Stockmen struggle with heat to keep their livestock going
In excessive heat, water is critical
Not only are crops wilting in the heat of the day in this heat wave; livestock, also, are struggling.
Diepenbrock Farms of Lincolnville has a feedlot where calves are grown and fattened for sale to meat packers.
The cattle don’t have shade or cooling sprinklers.
“There’s not a lot we can do,” Gary Diepenbrock said. “The most critical thing we can do is to make sure that they have water.”
He said they are drinking three times as much water as they normally do. The feedlot is not stocked to capacity right now, so the cattle are divided among the available pens, giving them more drinking space at automatic waterers.
According to Diepenbrock, lighter cattle handle the heat better than the heavier cattle. The heaviest cattle are in pens that have two waterers each. The 80-gallon waterers are equipped with floats, keeping them automatically refilled. Each waterer can service 8 to 10 cattle at a time.

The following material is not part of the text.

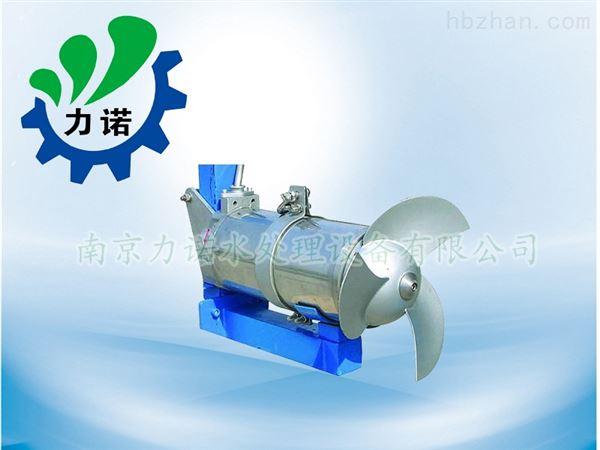 不锈钢潜水搅拌机QJB4/6-400/3-980S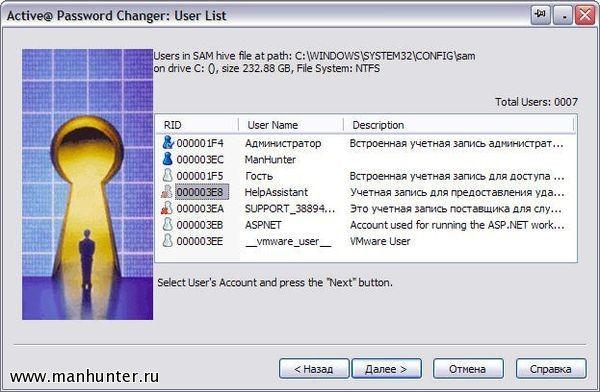 Active password changer инструкция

The feedlot is served by two interconnected wells. When the pressure gets low in one well, the other well automatically kicks on.

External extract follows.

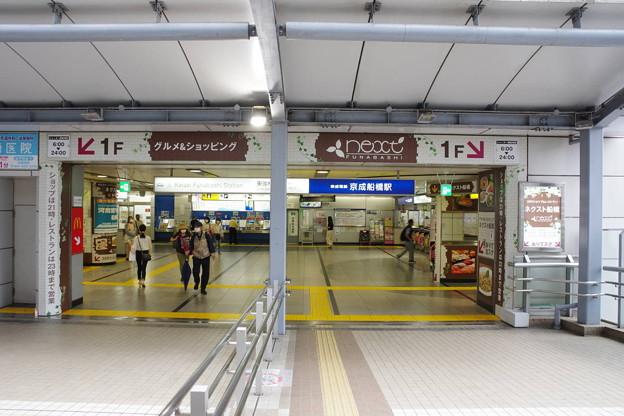 s6135_京成船橋駅東口JR側_千葉県船橋市_京成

Diepenbrock said the cattle eat half as much as usual because of the heat, so they don’t gain as well. He has lost two calves so far from the heat.
“Considering the conditions, we’re getting along better than we expected,” he said.

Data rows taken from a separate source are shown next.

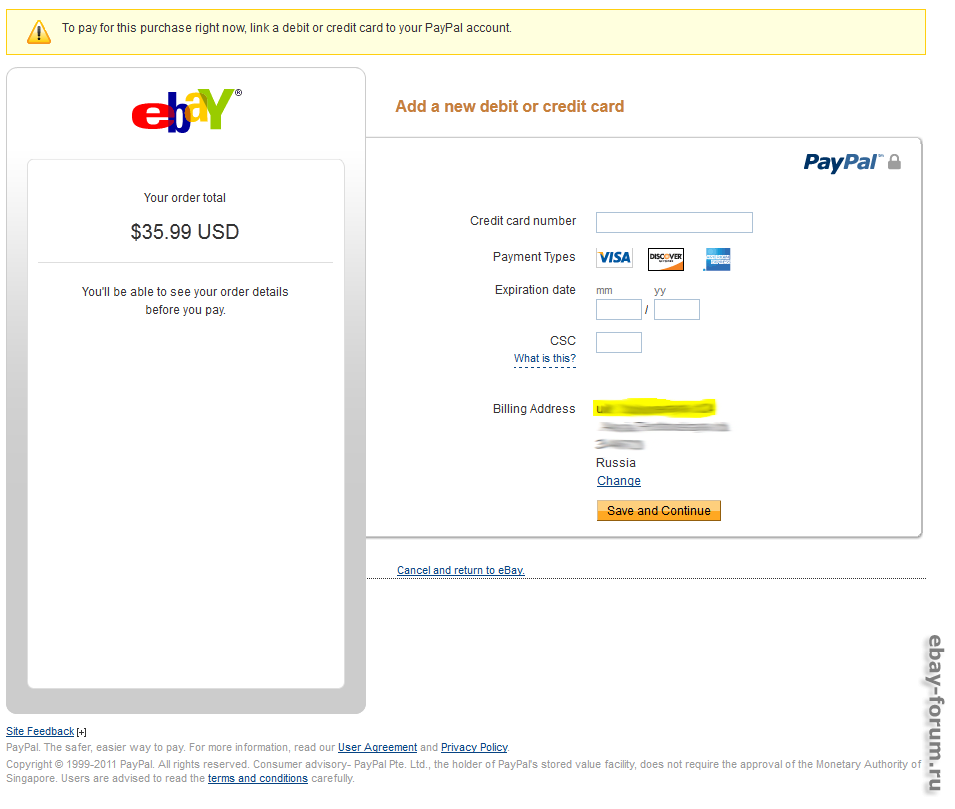 paypal-png.382949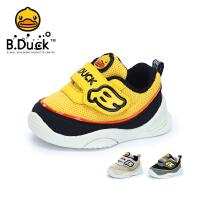 【4折价:95.6】B.Duck小黄鸭童鞋男童运动鞋新新款时尚透气休闲跑步鞋B3083007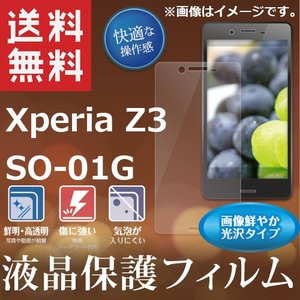 XperiaZ3 SO-01G 液晶保護シール メール便送料無料|clicktrust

Not many farmers in Marion County raise hogs anymore, but Dennis Klenda of Pilsen has persisted in doing so for more than 40 years. He doesn’t have modern facilities, so it requires extra effort to care for the animals in extreme heat.
“It’s a job,” he admitted. “It’s a challenge.”
He has 35 sows and 200 feeder pigs at various stages of growth. He waters down the sows that have litters three times a day. The pens that hold sows that are being bred are equipped with misters that keep concrete slabs wet. They operate intermittently throughout the day. The sows lay in the shade of open-fronted sheds and go out periodically to cool off and lie on the wet cement.
“They come out puffing,” Klenda said. “They know when to come out.”
The fat hogs are under a mister all day inside their sheds.
Klenda said his biggest problem is in the farrowing sheds. Mothers sometimes lay on their babies.
“When it’s so hot, they just don’t care,” he said.
Sometimes the piglets get scours from the wet straw.
Klenda turns them out into open pens after 10 days, but he was contemplating doing it sooner with the current three litters because of the heat.
Klenda grows his own milo for hog feed, but the harvest was short last year, and he is having to purchase grain at high prices.
With this year’s milo crop in question, he may be doing that for quite a while.
The one positive is that hog prices are high, too, and right now, Klenda said, he can cover the added expense.
Klenda also has a small cow herd. He said he has begun feeding hay because the grass is drying up.
Judging by all the ups and downs Klenda has experienced throughout the years, this is just another weather situation to cope with the best he can.
There is no relief in sight with 100-degree days expected to continue. Like Klenda said, it’s a challenge.